180303_001 God gives the power to love their enemies to those who have been transformed by the work of Jesus on the cross.
- Verse 43: “You have heard the law that says, ‘Love your neighbor’ and hate your enemy.” As Jim pointed out, Jesus was quoting a misinterpretation of Leviticus 19. The teachers of his day were twisting the law to love to their own convenience. How were they doing that? How common is this practice among Christians today? Can you think of any examples?
- Verse 44: “But I say, love your enemies! Pray for those who persecute you!” Who would identify as your “enemies”? Who do you find it difficult to love? What does it take to love those who have hurt you?
- Verse 45: “In that way, you will be acting as true children of your Father in heaven. For he gives his sunlight to both the evil and the good, and he sends rain on the just and the unjust alike.” What is the meaning of God’s “common grace” in contrast to His “saving grace”? In what way are we to show “common grace” to all people?
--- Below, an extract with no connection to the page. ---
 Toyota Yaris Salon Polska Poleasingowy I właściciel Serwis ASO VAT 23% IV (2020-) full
In what way does Jesus’ teaching confront racial and ethnic prejudice?
- Verse 46-47: “If you love only those who love you, what reward is there for that? Even corrupt tax collectors do that much. 47 If you are kind only to your friends, how are you different from anyone else? Even pagans do that.” Do you tend to love only those who will love you in return? Are you kind only to your friends? How can you show kindness to those who are not your friends
- Verse 48: “But you are to be perfect, even as your Father in heaven is perfect.” When you first read this verse, how do you feel? From what Jim said about the meaning of the word “perfect” (lacking nothing necessary to completeness), how does this change what Jesus meant? How does it apply to loving our enemies
- What help or “power” can we find in Jesus’ death on the cross? What must happen in us to experience the same love Jesus had for his enemies?